> _Trecho do texto_:

↓

O estado do Rio de Janeiro liderou os furtos de energia elétrica em 2023, segundo levantamento da Associação Brasileira de Distribuidores de Energia Elétrica (Abradee). Segundo o estudo, 11,27 milhões de megawatts-hora (MWh) foram roubados.
Os dados revelam que a cada 100 imóveis, 34 apresentaram desvios de energia, tanto em comunidades como em áreas nobres.
Diante desse cenário, pesquisadores da Universidade Federal Fluminense (UFF), em parceria com a Light, distribuidora de energia do estado, e a empresa TRACEL, desenvolveram um equipamento capaz de identificar desvios de energia com alta precisão e agilidade.
Em entrevista ao Portal iG, o responsável pela criação do equipamento, professor Henrique Henriques, do Programa de Pós-Graduação em Energia Elétrica e Telecomunicações da UFF (PPGEET/UFF), comenta que há três fatores principais que explicam o alto índice de furtos no estado.
“Estudos da UFF em parceria com a Fundação Getúlio Vargas já apontavam uma forte relação entre a violência urbana e os furtos de energia. A situação do Rio de Janeiro, onde grandes áreas são dominadas ou pelo tráfico de drogas ou pela milícia, agrava o problema”, afirma.
Outro fator apontado pelo especialista é a falta de uma estrutura policial específica para dar suporte ao combate dessas irregularidades. “Com a sensação de impunidade, o índice de reincidência é alto, tornando o processo de combate pelas distribuidoras bastante custoso, com grandes investimentos e poucos resultados”, completa.
Os furtos de energia não afetam apenas as distribuidoras, mas também impactam diretamente os consumidores, resultando no aumento das tarifas.
“A agência reguladora, ANEEL, a cada revisão tarifária, faz uma avaliação dos furtos de energia das empresas. Essas perdas, após análise, são classificadas em Perdas Regulatórias e Perdas Reais. As perdas regulatórias são repassadas à tarifa, pois são consideradas como custos não recuperáveis pela distribuidora. Então, de forma simplificada, quanto maior as perdas regulatórias, maior o repasse para as tarifas”, explica Henriques.
Tecnologia contra o crime

A necessidade de uma fiscalização mais eficiente impulsionou a criação de um novo equipamento. Henriques explica que o projeto surgiu para otimizar inspeções e reduzir custos operacionais.

↑

> _Ações necessárias_:
A. Segundo o texto sobre furtos de energia no Rio de Janeiro, quantos megawatts-hora foram roubados no estado em 2023?
B. Retome o texto sobre furtos de energia no Rio de Janeiro e dê continuidade a ele a partir da última frase apresentada.

> _Dados apresentados_:
↓

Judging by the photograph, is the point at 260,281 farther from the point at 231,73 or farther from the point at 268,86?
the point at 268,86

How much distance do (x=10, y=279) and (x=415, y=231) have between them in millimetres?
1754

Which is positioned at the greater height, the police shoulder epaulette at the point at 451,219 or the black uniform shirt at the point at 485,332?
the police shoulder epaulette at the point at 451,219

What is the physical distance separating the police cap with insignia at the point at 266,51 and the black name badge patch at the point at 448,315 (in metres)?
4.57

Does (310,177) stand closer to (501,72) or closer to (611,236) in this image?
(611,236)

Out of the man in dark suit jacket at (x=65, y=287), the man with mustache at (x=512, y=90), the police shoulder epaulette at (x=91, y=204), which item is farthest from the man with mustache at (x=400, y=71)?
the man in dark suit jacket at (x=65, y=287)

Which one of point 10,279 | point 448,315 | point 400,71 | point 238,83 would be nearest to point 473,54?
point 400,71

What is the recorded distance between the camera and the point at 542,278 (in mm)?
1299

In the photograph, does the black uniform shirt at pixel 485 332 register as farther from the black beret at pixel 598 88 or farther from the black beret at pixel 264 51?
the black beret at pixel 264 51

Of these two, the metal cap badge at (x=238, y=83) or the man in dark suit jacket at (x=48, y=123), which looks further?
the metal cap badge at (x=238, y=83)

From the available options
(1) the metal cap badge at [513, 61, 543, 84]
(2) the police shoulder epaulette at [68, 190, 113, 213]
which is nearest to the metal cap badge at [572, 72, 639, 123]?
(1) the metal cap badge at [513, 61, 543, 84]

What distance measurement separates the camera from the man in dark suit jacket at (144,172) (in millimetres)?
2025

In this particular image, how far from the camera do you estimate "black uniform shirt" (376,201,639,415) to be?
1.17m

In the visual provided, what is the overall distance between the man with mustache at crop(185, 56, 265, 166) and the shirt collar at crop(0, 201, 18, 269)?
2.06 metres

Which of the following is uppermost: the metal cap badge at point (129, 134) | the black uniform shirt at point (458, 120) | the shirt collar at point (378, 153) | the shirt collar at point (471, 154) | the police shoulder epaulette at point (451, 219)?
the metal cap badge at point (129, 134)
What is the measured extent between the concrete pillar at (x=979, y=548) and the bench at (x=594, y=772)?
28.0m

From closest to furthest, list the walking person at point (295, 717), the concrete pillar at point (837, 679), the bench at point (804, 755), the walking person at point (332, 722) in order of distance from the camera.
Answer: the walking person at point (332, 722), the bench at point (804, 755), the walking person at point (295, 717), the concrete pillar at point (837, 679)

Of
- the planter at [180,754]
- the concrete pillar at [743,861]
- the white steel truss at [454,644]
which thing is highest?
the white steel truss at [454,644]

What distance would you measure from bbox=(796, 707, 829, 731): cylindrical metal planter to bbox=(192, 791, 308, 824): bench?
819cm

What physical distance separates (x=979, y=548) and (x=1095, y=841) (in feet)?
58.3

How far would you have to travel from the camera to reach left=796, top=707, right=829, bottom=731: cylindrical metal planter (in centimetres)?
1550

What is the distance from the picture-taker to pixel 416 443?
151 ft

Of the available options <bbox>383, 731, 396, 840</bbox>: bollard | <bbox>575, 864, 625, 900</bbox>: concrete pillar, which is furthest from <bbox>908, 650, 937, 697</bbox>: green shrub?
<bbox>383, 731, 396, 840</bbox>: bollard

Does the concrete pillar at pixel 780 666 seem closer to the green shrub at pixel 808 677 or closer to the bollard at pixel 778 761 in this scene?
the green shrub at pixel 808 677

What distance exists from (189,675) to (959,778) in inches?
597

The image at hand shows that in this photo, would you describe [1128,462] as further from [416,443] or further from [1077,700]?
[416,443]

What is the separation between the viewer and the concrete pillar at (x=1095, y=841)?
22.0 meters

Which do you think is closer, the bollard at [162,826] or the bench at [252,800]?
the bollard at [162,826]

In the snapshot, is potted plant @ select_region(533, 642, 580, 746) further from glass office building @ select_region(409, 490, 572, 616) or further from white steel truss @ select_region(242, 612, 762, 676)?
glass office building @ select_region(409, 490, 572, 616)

↑

> _Respostas do exercício_:
A. Foram roubados 11,27 milhões de megawatts-hora (MWh).

B.
“Como o volume de inspeções em instalações com suspeitas de fraude é muito grande, era necessário reduzir os custos operacionais, aumentando a produtividade das equipes. O equipamento projetado visa exatamente reduzir o tempo de inspeção, melhorar a qualidade dos resultados e diminuir o número de equipes necessárias para cobrir a área de concessão”, explica.
O dispositivo desenvolvido pela UFF funciona com um transmissor instalado no início do ramal onde há a ligação entre a rede da distribuidora e o medidor do consumidor. Um receptor posicionado no medidor analisa se há diferença nos valores de corrente que entram e saem, constatando desvios de energia.
“Em consumidores trifásicos, os dispositivos de cada fase na entrada do ramal se comunicam por Bluetooth e com o dispositivo receptor no medidor via Wi-Fi. No receptor fica o cérebro do sistema. Ele avalia a existência de desvios e a adulteração do medidor do consumidor, seja ele eletrônico ou eletromecânico. Também emite o Termo de Ocorrência de Irregularidade (TOI) e envia os resultados para a distribuidora via internet”, detalha Henriques.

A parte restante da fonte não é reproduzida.